* Text excerpt *

Pierre Poilievre Wants Radical Austerity for Canada
Conservative Pierre Poilievre’s politics aren’t just about populism — they’re grounded in Milton Friedman’s radical vision of free markets. If he is elected prime minister, Poilievre promises a Canada where the welfare state is “out of business.”

Canadian Conservative Party leader Pierre Poilievre speaks at a rally on March 27, 2024, in Edmonton, Canada. (Artur Widak / NurPhoto via Getty Images)
Within the next six months, Canada is likely to witness a turn toward more aggressive right-wing politics.
This shift was set in motion by the resignation of Justin Trudeau as the leader of the Liberal Party, though he remains prime minister for the short remainder of his government’s term. It appears nearly inevitable that Pierre Poilievre and the Conservatives will form a government — likely a strong majority government, capable of governing with near impunity.
Much has been written about Poilievre in recent years, often framing him as the champion of the Freedom Convoy, anti-lockdown politics during the height of COVID-19, or a right-wing populist fighting against woke tyranny. While these characterizations highlight key elements of his political strategy, they risk oversimplifying his ideology. Poilievre is not merely a populist reactionary; he is a deeply ideological figure with a long-standing engagement with neoliberal thought, particularly the ideas of Milton Friedman. His contemporary anti-state politics are grounded in this intellectual lineage, not just in right-wing virtue signaling. Understanding Poilievre’s ideological foundations is critical to grasping the broader implications of his rise — and the threat it poses.
Poilievre’s Libertarian Roots
Poilievre has often expressed admiration for Friedrich Hayek and the Virginia School of public choice founders James M. Buchanan and Gordon Tullock. However, his most consistent and fervent ideological inspiration comes from Friedman’s radical libertarian critiques of the state. This is evident in Poilievre’s decades-long proselytizing in the name of two of Friedman’s most significant books: 1962’s Capitalism and Freedom and 1963’s A Monetary History of the United States, 1867–1960.
During his formative years in Calgary, he became an avid reader of Capitalism and Freedom, shaping his worldview around Friedman’s ideas about voluntary exchange versus coercion, economic freedom versus the bureaucracy of the welfare state, and the role of inflation and monetary theory. These ideas informed many of his university essays, including his 1999 scholarship-winning “Building Canada Through Freedom” essay.
In 2021, Poilievre developed a fiscal manifesto called Debtonation, inspired by Friedman’s work. Biographer Andrew Lawton described the document as a chart-heavy diagnosis of Canada’s perilous fiscal and monetary situation. Lawton also noted a clear connection between Poilievre’s university essay, Debtonation, and his 2022 leadership campaign speeches — particularly their shared focus on personal and economic liberty being “the most important guardian of our living standards.”

* Data excerpt *

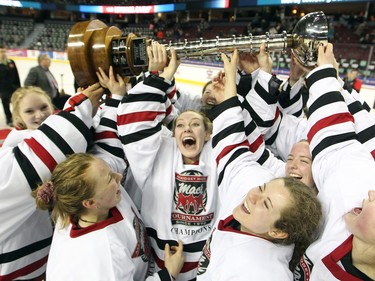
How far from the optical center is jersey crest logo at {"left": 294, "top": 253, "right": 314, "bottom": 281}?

* Problems to solve *
**A.** From the article on Pierre Poilievre, reproduce the passage starting at "Pierre Poilievre Wants" and ending at "aggressive right-wing politics.".
**B.** Answer these questions using the article on Pierre Poilievre:
(i) In which city did Poilievre spend his formative years?
(ii) What was the title of his 1999 scholarship-winning essay?
(iii) In what year did he develop the fiscal manifesto called Debtonation?

* Solutions *
**A.**
Pierre Poilievre Wants Radical Austerity for Canada
Conservative Pierre Poilievre’s politics aren’t just about populism — they’re grounded in Milton Friedman’s radical vision of free markets. If he is elected prime minister, Poilievre promises a Canada where the welfare state is “out of business.”

Canadian Conservative Party leader Pierre Poilievre speaks at a rally on March 27, 2024, in Edmonton, Canada. (Artur Widak / NurPhoto via Getty Images)
Within the next six months, Canada is likely to witness a turn toward more aggressive right-wing politics.

**B.**
(i) Calgary
(ii) "Building Canada Through Freedom"
(iii) 2021